In 2013 the Smithsonian Museum featured the art world’s first international exhibit on the visual history of yoga, in Yoga: the Art of Transformation. A sign of the growing popularity of yoga is that the Sackler Gallery even raised $174,000 through crowdfunding for the exhibit, helped by 600 donors and others looking to enhance their yoga practice.
The many types of yoga offered in the marketplace today are overwhelming. There is trauma sensitive yoga, yoga for anger, yoga for improving your posture, Christian yoga, yoga to cure desk ailments, yoga for increasing patience, yoga for back pain, yoga for energy, fizzy yoga, yoga for sleep, yoga for runners, yoga for pain, military yoga, broga yoga for men, laughing yoga, yoga for those over 50, yoga for toddlers, Bikram Yoga, Hatha Yoga, Kundalini Yoga, Iyengar Yoga, Anusara Yoga, etc.
All these types of yoga use different postures called yoga asanas. The immense popularity of yoga is simply because it is good for you—you most likely feel lighter and more flexible, peaceful and calm, after a yoga session. However, yoga asanas, while important, are only a small part of the Yoga Sutras of Patanjali, an aspect of the ancient Vedic literature that is the main textbook of yoga.
Want More than Downward Dog?
Yoga asanas, or physical positions, definitely play a role in aligning mind and body. The focus of the practitioner on their body, the stretching, and the long periods of calm focus, all serve to reduce stress and enhance health. But if you limit your practice to only yoga exercises, you are missing out on the real essence of yoga—enlightenment.
----------------
* [REQUIRED ACTION 1]: What does the yoga article say, summed up in two sentences?
* [REQUIRED ACTION 2]: How would you render this sentence from the yoga article in Spanish: "The many types of yoga offered in the marketplace today are overwhelming."
* [REQUIRED ACTION 3]: According to the yoga article, how much did the Sackler Gallery raise through crowdfunding for the exhibit?

* [DATA EXTRACT]:
----------------
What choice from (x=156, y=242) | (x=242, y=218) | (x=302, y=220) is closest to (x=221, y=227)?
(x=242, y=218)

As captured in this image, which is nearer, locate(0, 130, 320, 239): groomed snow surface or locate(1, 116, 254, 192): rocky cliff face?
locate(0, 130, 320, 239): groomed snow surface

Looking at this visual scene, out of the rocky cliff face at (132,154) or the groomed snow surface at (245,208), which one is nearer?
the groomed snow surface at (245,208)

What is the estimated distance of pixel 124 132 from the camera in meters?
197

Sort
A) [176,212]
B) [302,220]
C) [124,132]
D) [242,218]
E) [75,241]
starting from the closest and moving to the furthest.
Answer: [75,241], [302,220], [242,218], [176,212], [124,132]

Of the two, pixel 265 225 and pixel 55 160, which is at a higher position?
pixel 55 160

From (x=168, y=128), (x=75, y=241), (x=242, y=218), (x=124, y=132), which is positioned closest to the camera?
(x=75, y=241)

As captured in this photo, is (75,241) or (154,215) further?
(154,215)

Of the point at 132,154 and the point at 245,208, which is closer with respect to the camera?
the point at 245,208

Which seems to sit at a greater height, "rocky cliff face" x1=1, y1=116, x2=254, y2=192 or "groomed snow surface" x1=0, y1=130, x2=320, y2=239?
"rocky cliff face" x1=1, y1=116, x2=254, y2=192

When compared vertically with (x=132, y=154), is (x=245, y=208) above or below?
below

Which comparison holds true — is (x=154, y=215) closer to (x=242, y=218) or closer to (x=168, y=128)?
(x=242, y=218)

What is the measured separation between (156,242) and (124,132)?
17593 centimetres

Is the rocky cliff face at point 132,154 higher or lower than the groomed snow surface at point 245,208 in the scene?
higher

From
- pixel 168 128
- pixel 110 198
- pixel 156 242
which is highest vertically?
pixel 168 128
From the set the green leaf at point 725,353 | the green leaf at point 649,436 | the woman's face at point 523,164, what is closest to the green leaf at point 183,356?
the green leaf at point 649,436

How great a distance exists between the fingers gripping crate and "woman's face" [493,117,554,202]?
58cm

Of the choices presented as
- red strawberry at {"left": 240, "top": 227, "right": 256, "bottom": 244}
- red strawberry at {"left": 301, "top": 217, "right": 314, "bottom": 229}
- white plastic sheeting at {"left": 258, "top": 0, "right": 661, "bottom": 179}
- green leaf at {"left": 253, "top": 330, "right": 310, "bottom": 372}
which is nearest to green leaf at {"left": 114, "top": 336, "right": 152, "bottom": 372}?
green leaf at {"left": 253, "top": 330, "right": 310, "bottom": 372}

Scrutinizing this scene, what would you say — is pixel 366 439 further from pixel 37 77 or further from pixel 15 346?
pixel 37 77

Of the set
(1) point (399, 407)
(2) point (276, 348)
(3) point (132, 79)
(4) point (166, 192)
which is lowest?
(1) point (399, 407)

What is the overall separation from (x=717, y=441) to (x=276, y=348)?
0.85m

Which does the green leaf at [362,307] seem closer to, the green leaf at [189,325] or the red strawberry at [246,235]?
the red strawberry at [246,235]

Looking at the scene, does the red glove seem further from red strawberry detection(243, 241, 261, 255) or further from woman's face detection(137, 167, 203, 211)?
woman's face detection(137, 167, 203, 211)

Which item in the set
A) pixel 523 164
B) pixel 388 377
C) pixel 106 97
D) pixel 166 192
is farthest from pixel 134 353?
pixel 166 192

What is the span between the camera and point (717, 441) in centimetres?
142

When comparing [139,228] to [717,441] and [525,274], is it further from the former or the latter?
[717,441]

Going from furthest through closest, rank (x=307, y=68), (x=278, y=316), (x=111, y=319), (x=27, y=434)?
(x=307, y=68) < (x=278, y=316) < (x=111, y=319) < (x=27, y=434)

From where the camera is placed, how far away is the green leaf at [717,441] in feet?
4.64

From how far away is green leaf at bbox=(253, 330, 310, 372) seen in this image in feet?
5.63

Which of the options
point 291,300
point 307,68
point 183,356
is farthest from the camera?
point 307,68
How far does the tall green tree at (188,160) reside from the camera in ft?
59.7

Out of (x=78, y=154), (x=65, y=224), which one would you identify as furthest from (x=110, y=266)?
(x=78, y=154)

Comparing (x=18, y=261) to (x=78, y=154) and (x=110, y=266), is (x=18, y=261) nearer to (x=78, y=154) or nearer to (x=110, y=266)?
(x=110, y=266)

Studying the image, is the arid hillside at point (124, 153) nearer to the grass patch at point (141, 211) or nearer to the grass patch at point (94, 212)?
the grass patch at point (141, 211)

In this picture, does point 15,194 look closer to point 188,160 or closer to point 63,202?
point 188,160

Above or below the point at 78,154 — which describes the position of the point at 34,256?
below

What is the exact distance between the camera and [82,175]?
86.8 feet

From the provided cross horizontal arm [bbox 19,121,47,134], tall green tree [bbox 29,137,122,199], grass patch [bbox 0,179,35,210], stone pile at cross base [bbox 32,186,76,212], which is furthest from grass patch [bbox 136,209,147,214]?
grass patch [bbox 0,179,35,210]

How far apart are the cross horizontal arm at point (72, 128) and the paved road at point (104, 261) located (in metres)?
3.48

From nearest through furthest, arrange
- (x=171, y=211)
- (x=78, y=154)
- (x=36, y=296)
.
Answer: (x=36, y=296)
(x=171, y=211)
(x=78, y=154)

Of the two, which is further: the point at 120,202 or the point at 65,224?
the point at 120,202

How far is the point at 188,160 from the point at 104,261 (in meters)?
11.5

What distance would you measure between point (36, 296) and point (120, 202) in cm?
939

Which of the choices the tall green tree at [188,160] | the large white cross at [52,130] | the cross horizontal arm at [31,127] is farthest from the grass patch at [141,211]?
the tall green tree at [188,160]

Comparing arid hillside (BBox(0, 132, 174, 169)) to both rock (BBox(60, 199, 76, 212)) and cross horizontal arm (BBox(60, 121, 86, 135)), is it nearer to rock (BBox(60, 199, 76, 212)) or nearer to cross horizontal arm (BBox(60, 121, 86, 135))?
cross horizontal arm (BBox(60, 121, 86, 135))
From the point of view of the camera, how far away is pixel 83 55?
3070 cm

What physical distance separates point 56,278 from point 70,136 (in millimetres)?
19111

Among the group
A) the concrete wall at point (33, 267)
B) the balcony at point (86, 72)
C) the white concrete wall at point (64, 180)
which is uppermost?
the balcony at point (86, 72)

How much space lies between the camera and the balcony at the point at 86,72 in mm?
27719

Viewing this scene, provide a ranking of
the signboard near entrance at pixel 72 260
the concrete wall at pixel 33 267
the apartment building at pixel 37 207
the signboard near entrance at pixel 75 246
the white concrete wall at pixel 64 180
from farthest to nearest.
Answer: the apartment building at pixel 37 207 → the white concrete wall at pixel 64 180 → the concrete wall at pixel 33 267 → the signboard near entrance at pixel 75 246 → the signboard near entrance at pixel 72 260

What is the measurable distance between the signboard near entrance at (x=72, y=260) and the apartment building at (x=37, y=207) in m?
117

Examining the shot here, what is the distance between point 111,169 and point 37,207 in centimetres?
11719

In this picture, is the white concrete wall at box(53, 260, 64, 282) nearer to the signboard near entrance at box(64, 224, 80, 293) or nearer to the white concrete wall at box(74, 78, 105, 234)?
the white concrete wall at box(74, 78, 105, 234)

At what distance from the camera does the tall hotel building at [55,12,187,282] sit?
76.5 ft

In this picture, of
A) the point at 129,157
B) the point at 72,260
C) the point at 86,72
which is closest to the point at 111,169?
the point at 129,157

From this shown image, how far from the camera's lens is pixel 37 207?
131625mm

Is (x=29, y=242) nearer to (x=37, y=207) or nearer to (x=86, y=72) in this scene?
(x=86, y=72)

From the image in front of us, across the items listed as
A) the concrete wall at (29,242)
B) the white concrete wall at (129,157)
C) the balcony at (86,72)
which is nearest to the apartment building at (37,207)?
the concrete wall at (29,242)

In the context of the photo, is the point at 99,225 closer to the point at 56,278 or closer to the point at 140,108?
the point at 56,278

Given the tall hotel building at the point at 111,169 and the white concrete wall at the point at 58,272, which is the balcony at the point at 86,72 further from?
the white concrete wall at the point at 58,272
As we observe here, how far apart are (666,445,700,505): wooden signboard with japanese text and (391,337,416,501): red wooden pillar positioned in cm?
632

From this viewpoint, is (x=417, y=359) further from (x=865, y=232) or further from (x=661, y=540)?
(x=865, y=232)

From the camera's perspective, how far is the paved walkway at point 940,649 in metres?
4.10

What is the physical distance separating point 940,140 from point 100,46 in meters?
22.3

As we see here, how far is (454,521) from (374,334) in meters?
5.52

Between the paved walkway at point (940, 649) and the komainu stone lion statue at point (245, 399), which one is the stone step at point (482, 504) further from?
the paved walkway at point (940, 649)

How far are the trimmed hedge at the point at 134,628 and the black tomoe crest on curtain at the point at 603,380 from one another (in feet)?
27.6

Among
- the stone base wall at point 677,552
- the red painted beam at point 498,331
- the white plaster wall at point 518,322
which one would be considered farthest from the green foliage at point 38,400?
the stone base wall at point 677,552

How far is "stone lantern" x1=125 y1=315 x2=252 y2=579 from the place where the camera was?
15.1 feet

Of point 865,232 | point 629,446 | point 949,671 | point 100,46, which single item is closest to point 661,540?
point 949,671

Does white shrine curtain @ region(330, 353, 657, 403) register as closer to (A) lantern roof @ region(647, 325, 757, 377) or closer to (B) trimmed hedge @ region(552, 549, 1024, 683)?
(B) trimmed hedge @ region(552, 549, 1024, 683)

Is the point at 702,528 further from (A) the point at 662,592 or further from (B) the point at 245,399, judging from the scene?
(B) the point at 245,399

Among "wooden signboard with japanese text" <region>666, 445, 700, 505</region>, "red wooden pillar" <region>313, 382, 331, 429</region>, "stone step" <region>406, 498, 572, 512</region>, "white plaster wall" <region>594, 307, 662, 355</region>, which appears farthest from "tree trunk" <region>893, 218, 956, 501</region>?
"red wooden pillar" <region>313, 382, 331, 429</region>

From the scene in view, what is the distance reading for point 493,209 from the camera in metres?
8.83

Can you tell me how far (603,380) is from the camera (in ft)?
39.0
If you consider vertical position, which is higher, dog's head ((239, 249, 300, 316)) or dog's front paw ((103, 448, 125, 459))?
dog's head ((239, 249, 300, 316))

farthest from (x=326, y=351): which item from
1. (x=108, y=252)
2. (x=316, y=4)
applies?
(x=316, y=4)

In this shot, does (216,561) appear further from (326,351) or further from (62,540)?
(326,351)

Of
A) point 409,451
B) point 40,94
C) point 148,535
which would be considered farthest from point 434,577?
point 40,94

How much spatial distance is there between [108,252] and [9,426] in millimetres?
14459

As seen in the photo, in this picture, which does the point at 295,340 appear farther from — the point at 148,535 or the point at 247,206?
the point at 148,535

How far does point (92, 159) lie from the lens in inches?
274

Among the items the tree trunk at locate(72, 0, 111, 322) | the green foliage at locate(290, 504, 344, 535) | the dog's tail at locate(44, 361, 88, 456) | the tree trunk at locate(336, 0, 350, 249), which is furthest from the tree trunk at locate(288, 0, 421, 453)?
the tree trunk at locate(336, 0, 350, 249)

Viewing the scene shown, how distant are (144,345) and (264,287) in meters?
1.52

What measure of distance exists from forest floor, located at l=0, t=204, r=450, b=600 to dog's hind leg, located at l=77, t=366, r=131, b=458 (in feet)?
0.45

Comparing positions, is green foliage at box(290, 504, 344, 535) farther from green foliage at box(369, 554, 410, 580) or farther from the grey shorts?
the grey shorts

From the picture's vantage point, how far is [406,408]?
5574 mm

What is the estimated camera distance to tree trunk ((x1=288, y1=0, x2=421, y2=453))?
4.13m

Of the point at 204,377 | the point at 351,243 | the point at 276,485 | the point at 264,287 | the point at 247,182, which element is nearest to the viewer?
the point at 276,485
----------------
* [YOUR SOLUTION 1]: In 2013 the Smithsonian presented Yoga: the Art of Transformation, the art world's first international exhibit on the visual history of yoga. The many types of yoga offered today all use postures called asanas, which reduce stress and enhance health, but these are only a small part of the Yoga Sutras of Patanjali, and practicing only the exercises misses yoga's real essence, enlightenment.

* [YOUR SOLUTION 2]: Los numerosos tipos de yoga que se ofrecen hoy en el mercado son abrumadores.

* [YOUR SOLUTION 3]: $174,000